Sport Jokes

Basketball is the only sport where the basket is filled but never gets full.
Is plate throwing a trully Olympic sport?
Discuss.
The success in this sport is not how you bowl, but how you roll.
If you doubt whether bowling is a sport, get it from me, that yes, it is a sport, but for people who have talent to spare.
My favorite sport is bowling cause I always strike out with girls.
Did you hear a gnome's favorite sport is baseball?
They love to score gnome runs.
You shouldn't wear glasses when playing football...

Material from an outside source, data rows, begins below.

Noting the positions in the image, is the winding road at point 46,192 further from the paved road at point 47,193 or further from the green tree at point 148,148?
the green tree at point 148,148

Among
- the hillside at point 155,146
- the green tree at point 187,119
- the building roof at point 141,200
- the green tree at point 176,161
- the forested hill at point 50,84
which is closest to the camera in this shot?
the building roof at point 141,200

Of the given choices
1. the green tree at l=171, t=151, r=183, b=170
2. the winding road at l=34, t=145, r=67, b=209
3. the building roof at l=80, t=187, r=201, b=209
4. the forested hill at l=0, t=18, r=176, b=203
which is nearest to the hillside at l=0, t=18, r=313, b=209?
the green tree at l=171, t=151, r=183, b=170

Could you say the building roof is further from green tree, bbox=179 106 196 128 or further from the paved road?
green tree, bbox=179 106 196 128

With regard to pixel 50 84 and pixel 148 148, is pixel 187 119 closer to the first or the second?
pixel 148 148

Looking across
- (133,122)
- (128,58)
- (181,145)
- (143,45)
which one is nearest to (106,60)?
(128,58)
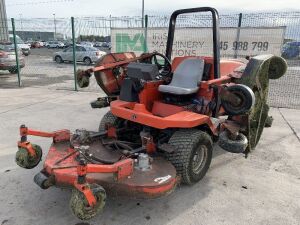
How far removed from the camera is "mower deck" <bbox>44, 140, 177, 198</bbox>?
9.16ft

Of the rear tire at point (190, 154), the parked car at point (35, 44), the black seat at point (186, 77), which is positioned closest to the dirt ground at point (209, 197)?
the rear tire at point (190, 154)

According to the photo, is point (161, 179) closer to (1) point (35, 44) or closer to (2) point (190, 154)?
(2) point (190, 154)

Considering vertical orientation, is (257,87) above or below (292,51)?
below

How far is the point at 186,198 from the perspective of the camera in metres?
3.36

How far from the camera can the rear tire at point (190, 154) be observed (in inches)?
129

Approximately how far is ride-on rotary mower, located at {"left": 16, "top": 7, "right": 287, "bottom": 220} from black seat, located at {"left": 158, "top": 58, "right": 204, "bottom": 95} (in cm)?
1

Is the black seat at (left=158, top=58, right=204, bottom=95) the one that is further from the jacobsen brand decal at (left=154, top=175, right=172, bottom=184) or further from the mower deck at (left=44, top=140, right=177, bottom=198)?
the jacobsen brand decal at (left=154, top=175, right=172, bottom=184)

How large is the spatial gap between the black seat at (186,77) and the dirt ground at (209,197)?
113cm

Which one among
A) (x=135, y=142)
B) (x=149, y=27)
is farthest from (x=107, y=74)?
(x=149, y=27)

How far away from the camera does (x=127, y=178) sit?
9.44 ft

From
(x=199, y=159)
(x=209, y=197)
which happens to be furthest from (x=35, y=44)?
(x=209, y=197)

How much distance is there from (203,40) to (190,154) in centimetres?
524

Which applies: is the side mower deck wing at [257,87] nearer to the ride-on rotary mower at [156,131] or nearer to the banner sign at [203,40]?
the ride-on rotary mower at [156,131]

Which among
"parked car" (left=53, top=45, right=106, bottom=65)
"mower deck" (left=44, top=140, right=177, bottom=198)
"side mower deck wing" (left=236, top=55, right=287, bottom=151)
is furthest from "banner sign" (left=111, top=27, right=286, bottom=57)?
"parked car" (left=53, top=45, right=106, bottom=65)
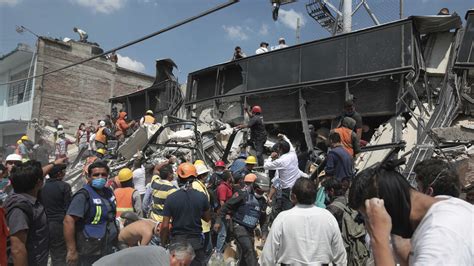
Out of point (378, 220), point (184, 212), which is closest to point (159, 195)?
point (184, 212)

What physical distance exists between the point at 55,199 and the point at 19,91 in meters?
24.3

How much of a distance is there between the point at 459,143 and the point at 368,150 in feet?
5.67

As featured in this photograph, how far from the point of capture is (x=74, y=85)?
25.7m

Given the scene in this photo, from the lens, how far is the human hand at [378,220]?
154 centimetres

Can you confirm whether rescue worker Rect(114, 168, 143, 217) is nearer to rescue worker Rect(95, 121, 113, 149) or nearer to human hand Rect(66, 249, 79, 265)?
human hand Rect(66, 249, 79, 265)

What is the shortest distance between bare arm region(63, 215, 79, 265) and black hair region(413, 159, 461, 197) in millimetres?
3244

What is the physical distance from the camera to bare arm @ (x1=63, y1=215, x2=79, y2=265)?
3.59 metres

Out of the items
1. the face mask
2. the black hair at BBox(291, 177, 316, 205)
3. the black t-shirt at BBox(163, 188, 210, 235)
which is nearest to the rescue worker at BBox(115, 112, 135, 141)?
the face mask

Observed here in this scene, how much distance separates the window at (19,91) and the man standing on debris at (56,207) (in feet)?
73.9

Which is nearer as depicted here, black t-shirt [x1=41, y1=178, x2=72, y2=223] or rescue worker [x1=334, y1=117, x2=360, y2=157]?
black t-shirt [x1=41, y1=178, x2=72, y2=223]

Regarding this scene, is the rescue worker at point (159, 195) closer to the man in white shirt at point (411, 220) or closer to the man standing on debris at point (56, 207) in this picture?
the man standing on debris at point (56, 207)

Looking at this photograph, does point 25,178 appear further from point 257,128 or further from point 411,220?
point 257,128

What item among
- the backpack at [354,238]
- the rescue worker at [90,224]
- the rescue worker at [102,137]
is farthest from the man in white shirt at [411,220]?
the rescue worker at [102,137]

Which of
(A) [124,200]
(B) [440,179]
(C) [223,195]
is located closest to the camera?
(B) [440,179]
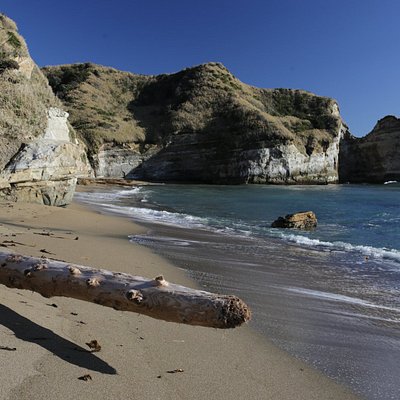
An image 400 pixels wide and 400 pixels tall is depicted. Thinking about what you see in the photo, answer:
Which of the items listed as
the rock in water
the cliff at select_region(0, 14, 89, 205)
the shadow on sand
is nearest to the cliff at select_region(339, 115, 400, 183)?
the rock in water

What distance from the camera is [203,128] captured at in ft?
231

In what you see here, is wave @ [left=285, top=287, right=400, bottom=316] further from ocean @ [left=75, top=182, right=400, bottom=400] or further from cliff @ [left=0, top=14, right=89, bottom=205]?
cliff @ [left=0, top=14, right=89, bottom=205]

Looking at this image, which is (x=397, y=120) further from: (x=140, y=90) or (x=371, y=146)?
(x=140, y=90)

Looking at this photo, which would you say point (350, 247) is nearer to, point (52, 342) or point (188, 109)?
point (52, 342)

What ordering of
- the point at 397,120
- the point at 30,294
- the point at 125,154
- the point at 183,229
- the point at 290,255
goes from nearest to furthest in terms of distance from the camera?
→ 1. the point at 30,294
2. the point at 290,255
3. the point at 183,229
4. the point at 125,154
5. the point at 397,120

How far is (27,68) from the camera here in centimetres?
1862

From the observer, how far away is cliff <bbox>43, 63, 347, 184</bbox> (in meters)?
65.1

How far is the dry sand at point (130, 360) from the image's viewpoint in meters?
2.73

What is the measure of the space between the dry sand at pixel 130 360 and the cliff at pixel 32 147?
10.2m

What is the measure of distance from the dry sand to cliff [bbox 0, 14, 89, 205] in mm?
10181

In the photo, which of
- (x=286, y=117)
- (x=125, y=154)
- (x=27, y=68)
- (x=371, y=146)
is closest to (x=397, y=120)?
(x=371, y=146)

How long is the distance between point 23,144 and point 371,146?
74.0 m

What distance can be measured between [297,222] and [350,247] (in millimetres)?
4222

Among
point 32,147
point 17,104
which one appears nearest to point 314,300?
point 32,147
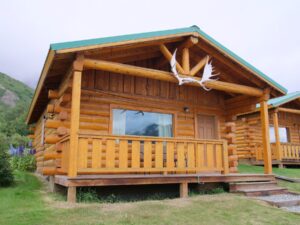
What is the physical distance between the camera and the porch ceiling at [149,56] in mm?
7352

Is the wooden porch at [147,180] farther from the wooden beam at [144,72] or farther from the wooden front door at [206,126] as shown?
the wooden front door at [206,126]

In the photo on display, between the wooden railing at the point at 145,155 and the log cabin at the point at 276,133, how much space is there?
7.97 metres

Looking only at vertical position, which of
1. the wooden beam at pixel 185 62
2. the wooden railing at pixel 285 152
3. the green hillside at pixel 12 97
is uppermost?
the green hillside at pixel 12 97

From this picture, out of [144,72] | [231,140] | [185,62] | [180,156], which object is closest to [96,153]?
[180,156]

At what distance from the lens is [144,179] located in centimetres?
740

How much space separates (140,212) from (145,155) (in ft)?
6.52

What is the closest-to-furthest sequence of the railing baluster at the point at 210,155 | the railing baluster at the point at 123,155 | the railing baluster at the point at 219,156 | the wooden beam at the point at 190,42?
1. the railing baluster at the point at 123,155
2. the railing baluster at the point at 210,155
3. the railing baluster at the point at 219,156
4. the wooden beam at the point at 190,42

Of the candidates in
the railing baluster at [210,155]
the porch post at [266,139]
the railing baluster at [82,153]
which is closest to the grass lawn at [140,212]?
the railing baluster at [82,153]

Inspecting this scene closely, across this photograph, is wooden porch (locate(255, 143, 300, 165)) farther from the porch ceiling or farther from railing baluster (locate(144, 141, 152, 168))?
railing baluster (locate(144, 141, 152, 168))

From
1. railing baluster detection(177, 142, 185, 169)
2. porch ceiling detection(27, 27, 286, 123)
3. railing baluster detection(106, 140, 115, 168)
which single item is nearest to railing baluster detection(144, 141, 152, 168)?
railing baluster detection(177, 142, 185, 169)

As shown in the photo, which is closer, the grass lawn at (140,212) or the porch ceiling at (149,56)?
the grass lawn at (140,212)

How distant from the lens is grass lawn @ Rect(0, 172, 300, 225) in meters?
5.32

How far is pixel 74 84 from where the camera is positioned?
714 cm

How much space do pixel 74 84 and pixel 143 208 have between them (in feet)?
10.6
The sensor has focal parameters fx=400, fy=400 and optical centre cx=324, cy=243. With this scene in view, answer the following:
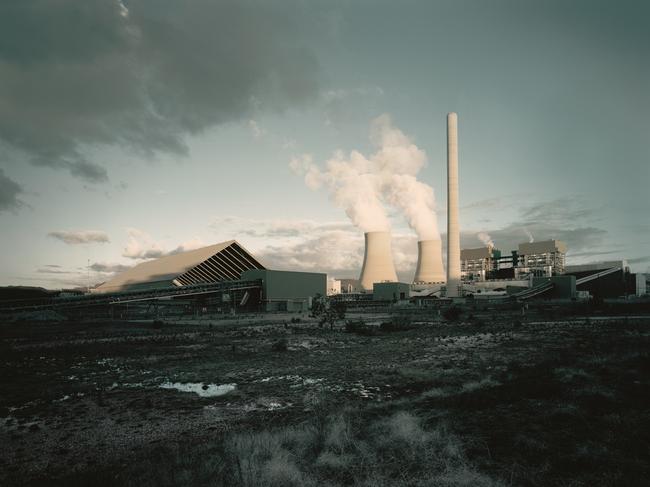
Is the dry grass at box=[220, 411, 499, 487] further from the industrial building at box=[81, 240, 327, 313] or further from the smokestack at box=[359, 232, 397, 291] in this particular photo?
the smokestack at box=[359, 232, 397, 291]

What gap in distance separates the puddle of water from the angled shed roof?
150 feet

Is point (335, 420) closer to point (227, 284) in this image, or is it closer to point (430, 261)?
point (227, 284)

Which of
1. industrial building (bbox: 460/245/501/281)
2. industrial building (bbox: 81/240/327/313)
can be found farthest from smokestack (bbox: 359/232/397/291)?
industrial building (bbox: 460/245/501/281)

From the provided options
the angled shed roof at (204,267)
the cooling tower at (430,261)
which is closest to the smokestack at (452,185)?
the cooling tower at (430,261)

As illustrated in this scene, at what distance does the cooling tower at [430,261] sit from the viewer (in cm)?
7074

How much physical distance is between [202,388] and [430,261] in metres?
65.6

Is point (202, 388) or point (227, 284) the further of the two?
point (227, 284)

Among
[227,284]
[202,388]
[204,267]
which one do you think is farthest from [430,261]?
[202,388]

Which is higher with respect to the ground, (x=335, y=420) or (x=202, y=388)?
(x=335, y=420)

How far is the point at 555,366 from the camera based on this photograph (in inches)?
400

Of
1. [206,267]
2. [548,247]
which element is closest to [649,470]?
[206,267]

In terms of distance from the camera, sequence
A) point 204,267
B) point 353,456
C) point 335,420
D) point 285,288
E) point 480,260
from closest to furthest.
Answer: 1. point 353,456
2. point 335,420
3. point 285,288
4. point 204,267
5. point 480,260

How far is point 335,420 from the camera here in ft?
A: 21.0

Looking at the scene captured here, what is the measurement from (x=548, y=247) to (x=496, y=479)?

They say it's a contact sport.
What was the pumpkin's favorite sport?
Squash.
What sport do wasps love?
Sting-pong.
Why is Basketball such a messy sport? Because you dribble on the floor!
What is a vampire’s favorite sport?
Casketball.
Did you guys know that dolphins attack seals for sport?
It's almost like they do it on porpoise.
I listenend to the football game on the radio. It was being broadcast on a catholic satellite radio station.
So I tirned to my dad and said, "That's weird. Football isn't even that religious of a sport!"
My dad replied, "Nope. Lacrosse is!"
What sport are eggs best at?
Running.
A blonde is a living person with a specific hair color, and a bowling ball is an inanimate object used in the sport of bowling.